-------- The records
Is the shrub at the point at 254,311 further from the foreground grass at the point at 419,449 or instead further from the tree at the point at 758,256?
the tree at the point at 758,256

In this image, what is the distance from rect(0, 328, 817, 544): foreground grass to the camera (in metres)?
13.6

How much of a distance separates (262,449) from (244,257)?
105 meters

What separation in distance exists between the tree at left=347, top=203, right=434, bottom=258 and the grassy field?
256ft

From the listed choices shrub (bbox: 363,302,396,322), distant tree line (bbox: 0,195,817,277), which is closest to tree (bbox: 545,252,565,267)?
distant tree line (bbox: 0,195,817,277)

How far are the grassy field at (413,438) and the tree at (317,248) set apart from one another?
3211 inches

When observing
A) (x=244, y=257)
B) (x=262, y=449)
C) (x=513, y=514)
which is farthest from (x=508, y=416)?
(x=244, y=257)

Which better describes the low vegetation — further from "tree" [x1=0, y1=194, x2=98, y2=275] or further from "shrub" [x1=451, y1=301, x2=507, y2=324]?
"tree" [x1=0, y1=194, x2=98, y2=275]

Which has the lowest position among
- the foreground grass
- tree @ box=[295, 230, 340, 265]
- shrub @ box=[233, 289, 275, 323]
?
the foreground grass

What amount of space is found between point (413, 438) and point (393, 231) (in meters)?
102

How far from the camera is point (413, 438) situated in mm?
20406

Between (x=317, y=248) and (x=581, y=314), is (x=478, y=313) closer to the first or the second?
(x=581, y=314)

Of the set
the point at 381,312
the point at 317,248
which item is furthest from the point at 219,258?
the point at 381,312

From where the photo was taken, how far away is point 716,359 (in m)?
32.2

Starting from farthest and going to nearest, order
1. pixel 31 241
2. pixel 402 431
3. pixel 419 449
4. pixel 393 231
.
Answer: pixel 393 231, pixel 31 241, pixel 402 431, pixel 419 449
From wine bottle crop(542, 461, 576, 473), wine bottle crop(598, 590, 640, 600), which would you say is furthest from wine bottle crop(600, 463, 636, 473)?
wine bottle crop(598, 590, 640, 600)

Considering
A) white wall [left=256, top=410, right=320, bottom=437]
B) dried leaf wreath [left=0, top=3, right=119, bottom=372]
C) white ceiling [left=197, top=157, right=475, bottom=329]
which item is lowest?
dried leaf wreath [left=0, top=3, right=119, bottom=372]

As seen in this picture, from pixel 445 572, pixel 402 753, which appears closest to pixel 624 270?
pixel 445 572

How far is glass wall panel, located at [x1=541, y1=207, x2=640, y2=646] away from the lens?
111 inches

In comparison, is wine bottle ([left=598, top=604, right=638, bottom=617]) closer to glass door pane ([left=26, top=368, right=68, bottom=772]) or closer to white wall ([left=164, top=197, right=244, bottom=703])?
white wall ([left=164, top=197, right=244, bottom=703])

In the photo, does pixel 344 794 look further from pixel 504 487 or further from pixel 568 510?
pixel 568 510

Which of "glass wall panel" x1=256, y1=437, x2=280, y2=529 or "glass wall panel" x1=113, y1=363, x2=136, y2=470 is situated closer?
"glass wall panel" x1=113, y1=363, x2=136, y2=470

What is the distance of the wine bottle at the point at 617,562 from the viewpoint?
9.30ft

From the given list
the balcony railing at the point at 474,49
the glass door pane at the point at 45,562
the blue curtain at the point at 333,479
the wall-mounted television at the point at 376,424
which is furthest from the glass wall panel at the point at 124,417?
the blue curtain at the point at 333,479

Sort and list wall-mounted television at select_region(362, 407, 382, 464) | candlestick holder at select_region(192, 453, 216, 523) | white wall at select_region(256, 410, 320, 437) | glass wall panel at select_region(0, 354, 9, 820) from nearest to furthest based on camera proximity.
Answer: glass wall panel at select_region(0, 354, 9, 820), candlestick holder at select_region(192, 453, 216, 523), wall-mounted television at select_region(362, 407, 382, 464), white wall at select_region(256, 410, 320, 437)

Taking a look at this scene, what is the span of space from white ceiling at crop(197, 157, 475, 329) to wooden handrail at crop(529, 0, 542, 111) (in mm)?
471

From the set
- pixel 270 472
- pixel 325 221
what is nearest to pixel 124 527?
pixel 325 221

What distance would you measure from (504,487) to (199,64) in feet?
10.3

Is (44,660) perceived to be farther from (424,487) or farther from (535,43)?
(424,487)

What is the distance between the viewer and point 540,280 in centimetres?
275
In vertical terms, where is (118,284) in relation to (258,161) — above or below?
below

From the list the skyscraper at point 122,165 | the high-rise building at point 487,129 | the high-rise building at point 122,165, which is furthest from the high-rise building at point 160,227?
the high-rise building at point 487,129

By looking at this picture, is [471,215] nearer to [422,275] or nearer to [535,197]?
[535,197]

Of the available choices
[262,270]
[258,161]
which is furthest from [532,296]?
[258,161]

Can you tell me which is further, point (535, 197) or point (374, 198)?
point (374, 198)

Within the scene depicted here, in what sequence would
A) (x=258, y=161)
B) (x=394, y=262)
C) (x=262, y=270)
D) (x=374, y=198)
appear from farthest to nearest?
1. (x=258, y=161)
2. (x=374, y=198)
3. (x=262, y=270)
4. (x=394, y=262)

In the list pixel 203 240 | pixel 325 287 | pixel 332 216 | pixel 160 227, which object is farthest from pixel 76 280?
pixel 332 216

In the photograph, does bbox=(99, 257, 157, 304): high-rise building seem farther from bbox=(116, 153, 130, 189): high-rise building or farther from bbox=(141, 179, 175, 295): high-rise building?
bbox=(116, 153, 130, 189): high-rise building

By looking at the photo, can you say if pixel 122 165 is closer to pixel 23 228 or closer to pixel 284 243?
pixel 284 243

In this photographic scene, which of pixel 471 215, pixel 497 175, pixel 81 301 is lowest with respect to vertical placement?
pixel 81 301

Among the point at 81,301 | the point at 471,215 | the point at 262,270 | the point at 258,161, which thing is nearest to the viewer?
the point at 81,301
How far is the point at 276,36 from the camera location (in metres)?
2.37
----------------
• Exercise aim: Convert every line of the data above into a JSON list of strings, one string per line, omitting blank lines.

• Completed exercise:
[
  "Is the shrub at the point at 254,311 further from the foreground grass at the point at 419,449 or instead further from the tree at the point at 758,256?",
  "the tree at the point at 758,256",
  "In this image, what is the distance from rect(0, 328, 817, 544): foreground grass to the camera (in metres)?",
  "13.6",
  "How much of a distance separates (262,449) from (244,257)?",
  "105 meters",
  "What separation in distance exists between the tree at left=347, top=203, right=434, bottom=258 and the grassy field?",
  "256ft",
  "From the listed choices shrub (bbox: 363,302,396,322), distant tree line (bbox: 0,195,817,277), which is closest to tree (bbox: 545,252,565,267)?",
  "distant tree line (bbox: 0,195,817,277)",
  "How far are the grassy field at (413,438) and the tree at (317,248) set apart from one another?",
  "3211 inches",
  "When observing",
  "A) (x=244, y=257)",
  "B) (x=262, y=449)",
  "C) (x=513, y=514)",
  "which is farthest from (x=508, y=416)?",
  "(x=244, y=257)",
  "Which better describes the low vegetation — further from \"tree\" [x1=0, y1=194, x2=98, y2=275] or further from \"shrub\" [x1=451, y1=301, x2=507, y2=324]?",
  "\"tree\" [x1=0, y1=194, x2=98, y2=275]",
  "Which has the lowest position among",
  "- the foreground grass",
  "- tree @ box=[295, 230, 340, 265]",
  "- shrub @ box=[233, 289, 275, 323]",
  "?",
  "the foreground grass",
  "What amount of space is found between point (413, 438) and point (393, 231) (in meters)?",
  "102",
  "How far from the camera is point (413, 438) situated in mm?",
  "20406",
  "Between (x=317, y=248) and (x=581, y=314), is (x=478, y=313) closer to the first or the second?",
  "(x=581, y=314)",
  "Of the set",
  "the point at 381,312",
  "the point at 317,248",
  "which item is furthest from the point at 219,258?",
  "the point at 381,312",
  "From where the photo was taken, how far away is point 716,359 (in m)?",
  "32.2",
  "Starting from farthest and going to nearest, order",
  "1. pixel 31 241",
  "2. pixel 402 431",
  "3. pixel 419 449",
  "4. pixel 393 231",
  ".",
  "Answer: pixel 393 231, pixel 31 241, pixel 402 431, pixel 419 449",
  "From wine bottle crop(542, 461, 576, 473), wine bottle crop(598, 590, 640, 600), which would you say is furthest from wine bottle crop(600, 463, 636, 473)?",
  "wine bottle crop(598, 590, 640, 600)",
  "Considering",
  "A) white wall [left=256, top=410, right=320, bottom=437]",
  "B) dried leaf wreath [left=0, top=3, right=119, bottom=372]",
  "C) white ceiling [left=197, top=157, right=475, bottom=329]",
  "which item is lowest?",
  "dried leaf wreath [left=0, top=3, right=119, bottom=372]",
  "As seen in this picture, from pixel 445 572, pixel 402 753, which appears closest to pixel 624 270?",
  "pixel 445 572",
  "How far is glass wall panel, located at [x1=541, y1=207, x2=640, y2=646] away from the lens?",
  "111 inches",
  "In comparison, is wine bottle ([left=598, top=604, right=638, bottom=617]) closer to glass door pane ([left=26, top=368, right=68, bottom=772]) or closer to white wall ([left=164, top=197, right=244, bottom=703])?",
  "white wall ([left=164, top=197, right=244, bottom=703])",
  "In the photo, does pixel 344 794 look further from pixel 504 487 or further from pixel 568 510?",
  "pixel 568 510",
  "Which of \"glass wall panel\" x1=256, y1=437, x2=280, y2=529 or \"glass wall panel\" x1=113, y1=363, x2=136, y2=470 is situated closer?",
  "\"glass wall panel\" x1=113, y1=363, x2=136, y2=470",
  "What is the distance of the wine bottle at the point at 617,562 from the viewpoint?",
  "9.30ft",
  "From the given list",
  "the balcony railing at the point at 474,49",
  "the glass door pane at the point at 45,562",
  "the blue curtain at the point at 333,479",
  "the wall-mounted television at the point at 376,424",
  "which is furthest from the glass wall panel at the point at 124,417?",
  "the blue curtain at the point at 333,479",
  "Sort and list wall-mounted television at select_region(362, 407, 382, 464) | candlestick holder at select_region(192, 453, 216, 523) | white wall at select_region(256, 410, 320, 437) | glass wall panel at select_region(0, 354, 9, 820) from nearest to furthest based on camera proximity.",
  "Answer: glass wall panel at select_region(0, 354, 9, 820), candlestick holder at select_region(192, 453, 216, 523), wall-mounted television at select_region(362, 407, 382, 464), white wall at select_region(256, 410, 320, 437)",
  "Taking a look at this scene, what is the span of space from white ceiling at crop(197, 157, 475, 329) to wooden handrail at crop(529, 0, 542, 111) (in mm)?",
  "471",
  "From the set",
  "- pixel 270 472",
  "- pixel 325 221",
  "what is nearest to pixel 124 527?",
  "pixel 325 221",
  "What distance would you measure from (504,487) to (199,64) in feet?",
  "10.3",
  "Is (44,660) perceived to be farther from (424,487) or farther from (535,43)?",
  "(424,487)",
  "What is the distance between the viewer and point 540,280 in centimetres?",
  "275",
  "In vertical terms, where is (118,284) in relation to (258,161) — above or below?",
  "below",
  "From the list the skyscraper at point 122,165 | the high-rise building at point 487,129 | the high-rise building at point 122,165, which is furthest from the high-rise building at point 160,227?",
  "the high-rise building at point 487,129",
  "By looking at this picture, is [471,215] nearer to [422,275] or nearer to [535,197]?",
  "[535,197]",
  "Of the available choices",
  "[262,270]",
  "[258,161]",
  "which is furthest from [532,296]?",
  "[258,161]",
  "Can you tell me which is further, point (535, 197) or point (374, 198)?",
  "point (374, 198)",
  "Within the scene depicted here, in what sequence would",
  "A) (x=258, y=161)",
  "B) (x=394, y=262)",
  "C) (x=262, y=270)",
  "D) (x=374, y=198)",
  "appear from farthest to nearest?",
  "1. (x=258, y=161)",
  "2. (x=374, y=198)",
  "3. (x=262, y=270)",
  "4. (x=394, y=262)",
  "In the list pixel 203 240 | pixel 325 287 | pixel 332 216 | pixel 160 227, which object is farthest from pixel 76 280?",
  "pixel 332 216",
  "In the photograph, does bbox=(99, 257, 157, 304): high-rise building seem farther from bbox=(116, 153, 130, 189): high-rise building or farther from bbox=(141, 179, 175, 295): high-rise building?",
  "bbox=(116, 153, 130, 189): high-rise building",
  "By looking at the photo, can you say if pixel 122 165 is closer to pixel 23 228 or closer to pixel 284 243?",
  "pixel 284 243",
  "In this photographic scene, which of pixel 471 215, pixel 497 175, pixel 81 301 is lowest with respect to vertical placement?",
  "pixel 81 301",
  "Among the point at 81,301 | the point at 471,215 | the point at 262,270 | the point at 258,161, which thing is nearest to the viewer?",
  "the point at 81,301",
  "How far is the point at 276,36 from the camera location (in metres)?",
  "2.37"
]